Con Falcon Lake cerramos esta ronda de coming of age, volviendo a Canadá en un intento por teñir una de esas historias estivales con el fantástico. Sí, es verano, un momento de placidez y conocimiento, de un pegajoso calor que invita a explorar en un entorno nuevo, con esa posibilidad de reinventarse y reconocerse, uno de esos pasos que no tienen vuelta atrás. Dentro de un desacomplejado entorno conocemos a Bastien, un joven francés que se aproxima sin implicarse al lago donde ha ido a veranear con su familia. La aparición de Chloé, una figura a medio camino entre la ensoñación y lo prohibido, conseguirá que el joven se desprenda de la niñez a toda velocidad.
La actriz Charlotte de Bon debuta en la dirección con este despertar que se estimula con un entorno idílico a la vez que misterioso, y que sabe jugar con el estímulo de una posibilidad sobrenatural que tanto encaja con los frondosos bosques y las profundas lagunas que visten la película. Así conecta dos universos a través de lo desconocido donde, mientras Bastien se descubre la sexualidad y sensaciones nunca antes vividas, Chloé experimenta con las novedades y las carencias de su pequeño universo, ambos ajenos a obligaciones, sólo conscientes de la diversión.

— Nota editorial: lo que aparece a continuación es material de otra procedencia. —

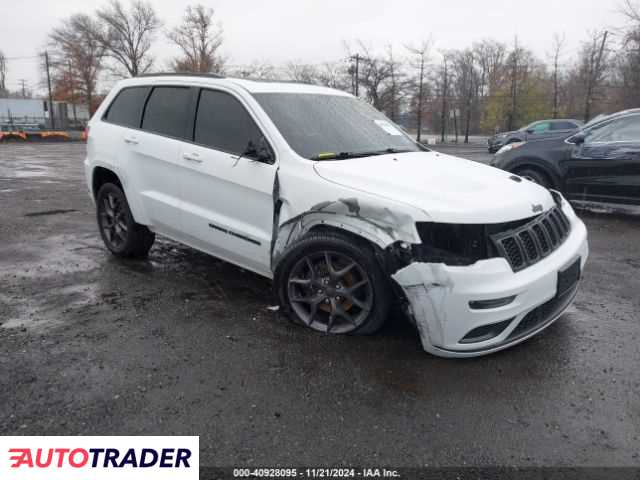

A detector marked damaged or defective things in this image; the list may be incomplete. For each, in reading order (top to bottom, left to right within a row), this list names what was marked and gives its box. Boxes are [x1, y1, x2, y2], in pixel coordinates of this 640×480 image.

damaged white suv [86, 74, 592, 356]
crumpled front bumper [396, 201, 592, 358]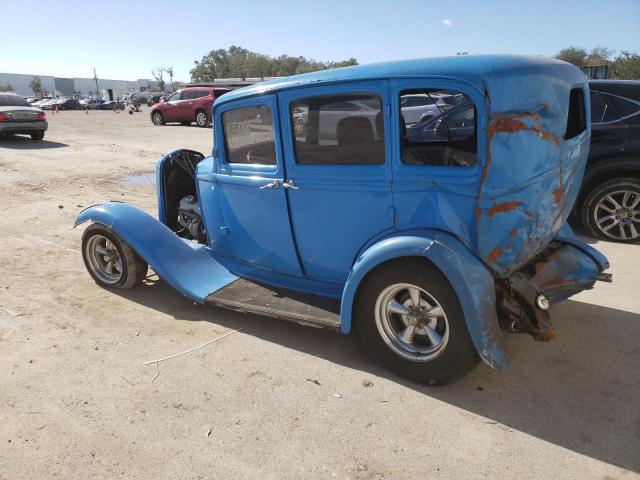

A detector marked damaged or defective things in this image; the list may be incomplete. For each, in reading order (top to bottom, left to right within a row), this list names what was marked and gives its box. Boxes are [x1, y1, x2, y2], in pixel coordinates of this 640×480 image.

rust damage [490, 201, 524, 218]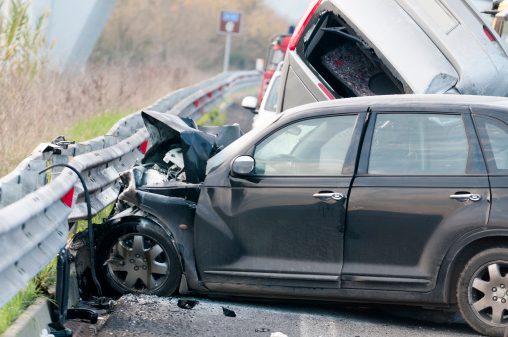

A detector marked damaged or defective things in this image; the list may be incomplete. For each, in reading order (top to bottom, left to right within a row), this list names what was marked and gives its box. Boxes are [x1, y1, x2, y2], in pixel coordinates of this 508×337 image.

bent guardrail [0, 70, 260, 304]
bent metal hood [139, 110, 242, 182]
crumpled hood [140, 109, 241, 184]
damaged black suv [79, 94, 508, 336]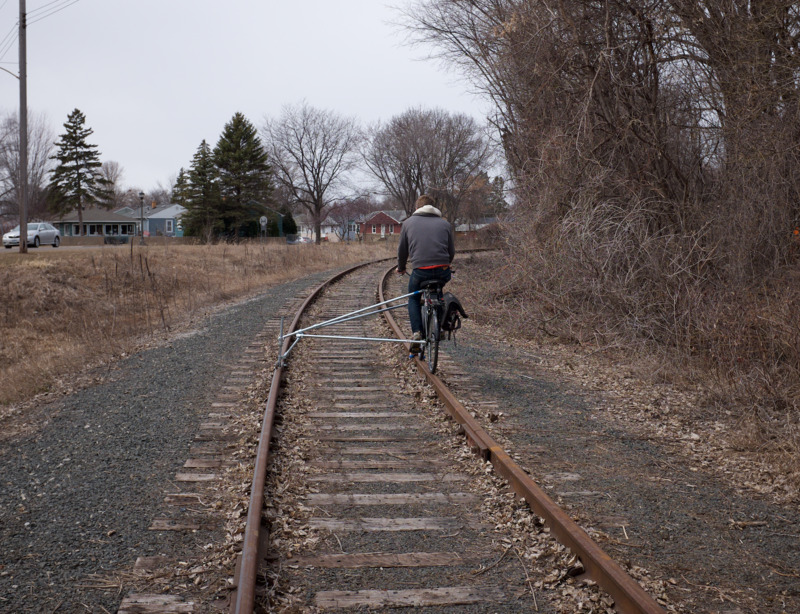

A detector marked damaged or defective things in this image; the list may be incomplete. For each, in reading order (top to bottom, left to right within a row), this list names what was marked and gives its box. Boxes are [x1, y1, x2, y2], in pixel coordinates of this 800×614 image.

La directora sorprende con una sencilla historia que no es ajena a lo que necesita una coming of age, pero que sabe, en cierto modo, que en los detalles está la diferenciación del resto. Falcon Lake sobrevive en el recuerdo con cierto encanto, dando un enfoque a la pérdida de la inocencia estimulante, sin librarse en ningún momento de la dilatación de las experiencias, de la corporeidad de las primeras veces, que no conocen el significado del paso del tiempo.